Spectral gap with polynomial rate for Weil-Petersson random surfaces
Will Hide, Davide Macera, Joe Thomas
TL;DR
This work addresses the spectral-gap problem for random closed hyperbolic surfaces in the Weil-Petersson model as genus $g$ grows. It develops a robust framework that combines the polynomial-method-based approach for strong convergence with Selberg trace formula techniques and new, effective large-genus expansions of Weil-Petersson volumes, to control spectral statistics of the Laplacian $\Delta$ via $f(\sqrt{\Delta-\tfrac14})$. The authors prove a near-optimal bound: $\lambda_1(X)\ge\tfrac14 - O(g^{-c})$ with high probability, thereby extending and giving a new proof of prior near-optimal results (notably Anantharaman–Monk) in the WP-random setting.

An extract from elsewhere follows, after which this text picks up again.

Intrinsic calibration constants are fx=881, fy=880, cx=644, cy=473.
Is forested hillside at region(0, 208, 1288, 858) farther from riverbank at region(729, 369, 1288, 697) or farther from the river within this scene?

The key contributions include an explicit, Gevrey-class expansion for WP-volume-related trace moments, a precise error-control scheme for moments of $f(\sqrt{\Delta-\tfrac14})$, and a rigorous path from geometric-volume asymptotics to spectral-gap statements. Taken together, the results illuminate the interplay between random geometry, spectral theory, and probabilistic strong-convergence methods, with potential implications for understanding fluctuations and universal spectral statistics in random hyperbolic surfaces.
Abstract
We show that there is a constant $c>0$ such that a genus $g$ closed hyperbolic surface, sampled at random from the moduli space $\mathcal{M}_{g}$ with respect to the Weil-Petersson probability measure, has Laplacian spectral gap at least $\frac{1}{4}-O\left(\frac{1}{g^{c}}\right)$ with probability tending to $1$ as $g\to\infty$. This extends and gives a new proof of a recent result of Anantharaman and Monk proved in the series of works [2,3,5,4,6]. Our approach adapts the polynomial method for the strong convergence of random matrices, introduced by Chen, Garza-Vargas, Tropp and van Handel [19], and its generalization to the strong convergence of surface groups by Magee, Puder and van Handel [41], to the Laplacian on Weil-Petersson random hyperbolic surfaces.